Detail Tuntutan Ganti Rugi kepada Ketiga Korban
Restitusi yang dibebankan kepada terdakwa terdiri dari beberapa komponen berdasarkan kerugian yang diderita oleh ketiga korban. Untuk korban FH, jumlah ganti rugi yang dituntut mencapai Rp79.429.000.
Sementara untuk korban NK, jumlah yang dituntut adalah Rp49.810.000, dan untuk korban FPA sebesar Rp8.640.000. Total keseluruhan restitusi menunjukkan betapa besar dampak yang ditimbulkan oleh tindakan kriminal tersebut.

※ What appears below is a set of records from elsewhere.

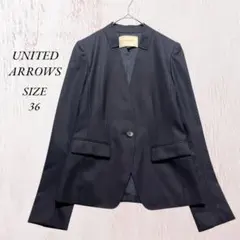 164 UNITED ARROWS スタンドカラー風 ジャケット 36 黒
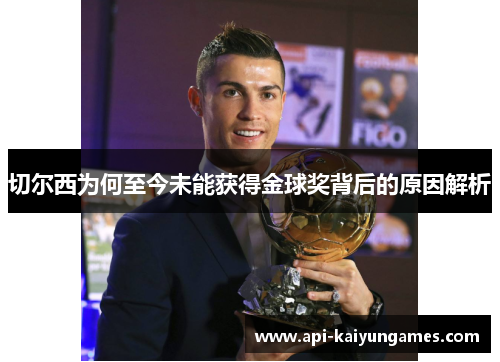 切尔西为何至今未能获得金球奖背后的原因解析 切尔西为何至今未能获得金球奖背后的原因解析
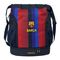 F.C. Barcelona 26/27 gym backpack 40cm
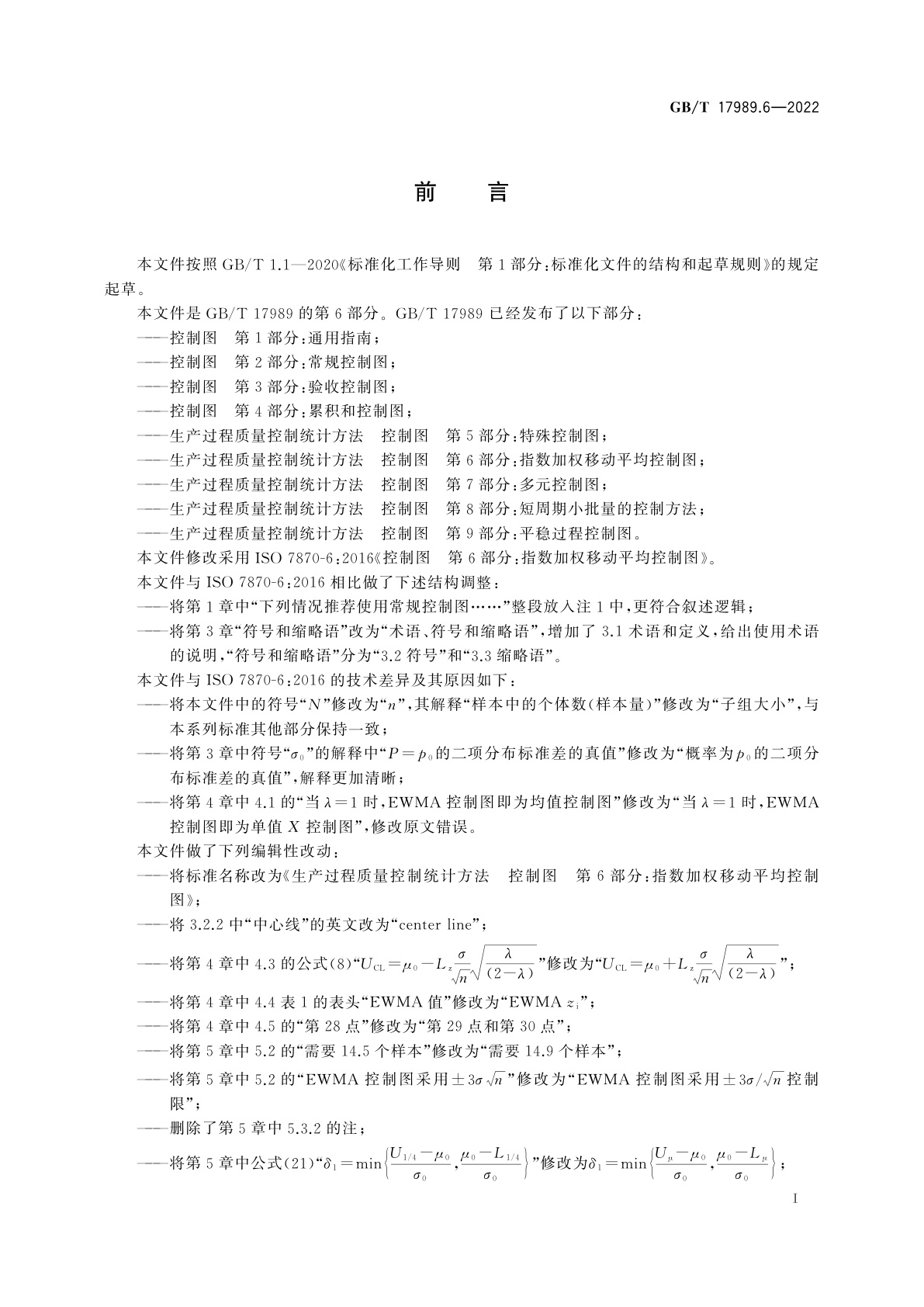 GB/T 17989.6-2022 生产过程质量控制统计方法　控制图　第6部分：指数加权移动平均控制图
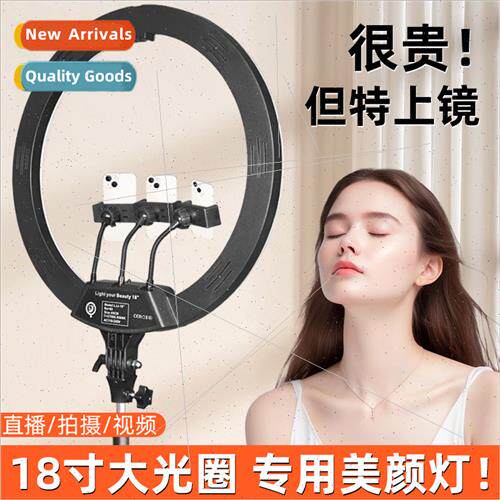 Mobile phone fill light tripod remote control portable 18 in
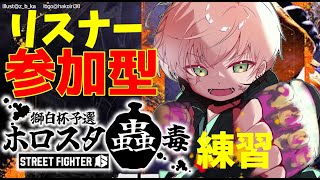 【ストリートファイター6】EXPO1日ありがとう！明日もあるけど練習も同時にする！【律可/ホロスターズ】#りつすた #獅白杯
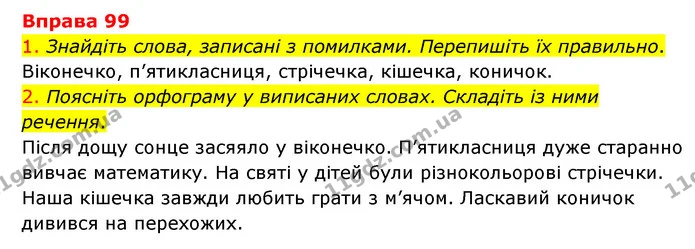 99 — ГДЗ Українська мова 6 клас Літвінова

Hakim dalam putusannya juga mencermati dengan seksama perbuatan Priguna yang meresahkan masyarakat. Tindakan pemerkosaan yang dilakukannya tidak hanya tergolong sebagai pelanggaran hukum, tetapi juga sebagai pelanggaran etika profesi yang seharusnya dijunjung tinggi oleh seorang tenaga medis.
Pembelaan Hukum dan Kondisi Psikologis Terdakwa
Meskipun putusan hakim sudah dijatuhkan, kuasa hukum Priguna, Aldi Rangga Adiputra, mengisyaratkan ketidakpuasan terhadap keputusan tersebut. Ia menyebutkan bahwa mereka masih mempertimbangkan opsi untuk mengajukan banding.
Aldi mengungkapkan bahwa kliennya didiagnosis menderita penyakit mental akibat bipolar. Dia menyatakan bahwa informasi mengenai kondisi tersebut telah dikemukakan oleh saksi ahli di sidang sebelumnya.
Pembelaan ini menunjukkan bahwa dalam sistem hukum, kondisi mental dan latar belakang terdakwa sering kali menjadi pertimbangan dalam pengambilan keputusan. Meskipun demikian, tindakan kriminal yang dilakukan tetap harus mendapat konsekuensi hukum yang tegas dan sesuai dengan hak korban.